The sunsetting of Google Analytics Universal Analytics in July 2023 will truly mark the end of an era in web analytics. When Google Analytics was first released in 2005 it was groundbreaking for businesses, developers, and marketers. It has remained a foundational piece of the web analytics toolkit for more than 15 years, persisting through massive changes in web technology. The announcement of the sunset of the Universal Analytics platform came as a shock to many in the analytics community.

What Does the Transition Mean for Users

Google would tell you that the transition to GA4 will be a simple, easy, and seamless process. The reality of the situation is much more complicated for many users. GA4 captures data in a different way than Universal Analytics so the tagging for it is new. The fields and interface that hold this data are different as well.

Updating Tagging Structure

The fact that GA4 tags capture data in a different way means that all of your existing tags will need to be rebuilt to support GA4. For each event that exists within Google Tag Manager you will need to build an additional tag tied to the same triggering to send data to GA4. GA4 also relies on a different dataLayer structure to capture e-commerce data. This means that users will either need to rebuild dataLayers on their sites or use Google Tag Manager’s custom JavaScript variables to reformat their data to support the GA4 structure.

See my GA4 e-commerce tagging GTM recipe here: https://amjones.co/ua-to-ga4-ecommerce-datalayer-gtm/ 

Updating Reporting

GA4 data capture is based off the firebase platform which means it’s optimized for collecting data from Mobile and Apps. It also means that the fields captured in reporting are more customizable. However, they don’t align with the existing fields captured in Universal Analytics. This means that reports that are currently powered by Google Analytics Universal Analytics connectors or data flows will need to be rebuilt using GA4 data.

Luckily Google has prepared a list of equivalencies between GA4 and Universal Analytics data: https://developers.google.com/analytics/devguides/migration/api/reporting-ua-to-ga4-dims-mets

This will help you recreate reporting, but it’s not a guarantee that the data will match UA exactly. Rebuilding reports with GA4 data sources will mean also that your data will not go as far back. You have until July 2022 to implement GA4 if you want year over year data. If you have a data ETL and storage process you may be able to stitch GA4 data with historical UA data to get a longer loopback window, but parity is not guaranteed.

Lack of Current Functionality

The new GA4 platform still lacks many of the critical functions that current Universal Analytics users have become accustom to using. Things as simple as allowing user control over features like custom channel groupings and filters are currently missing from the administrative toolset. Instead users must set their filters via variables which leaves the IP, domain, and other matching to the end user in their tag manager. Setting custom utms for channel groupings is crucial for classifying campaigns from outside platforms.

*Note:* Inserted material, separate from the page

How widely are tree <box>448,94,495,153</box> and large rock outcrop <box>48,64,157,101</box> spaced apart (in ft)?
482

GA4 also lacks the ability to map custom dimensions which are key for many users, particularly GA360 customers. Many GA360 customers have 50 or more custom dimensions that they use for advanced reporting. The expansion of the available customizations is one of the things that makes GA360 great, so to have them missing from GA4 makes implementation much more complicated. Google has the addition of custom dimensions on their roadmap, but the fact that they are missing at the time of the transition announcement is a huge miss.

Benefits of GA4

Although GA4 doesn’t seem fully ready for prime time and will require significant effort to setup, that doesn’t mean that it doesn’t improve on Universal Analytics. GA4 configurations are wired in with what Google calls “Advanced Measurement” which integrates page view, scroll, outbound click, site search, video engagement, and file download tracking into the platform by default. The platform switch will also likely bring Google more in line with personal data laws like GDPR and CCPA which is likely why the transition came quickly after the French court ruling outlawing Google Analytics.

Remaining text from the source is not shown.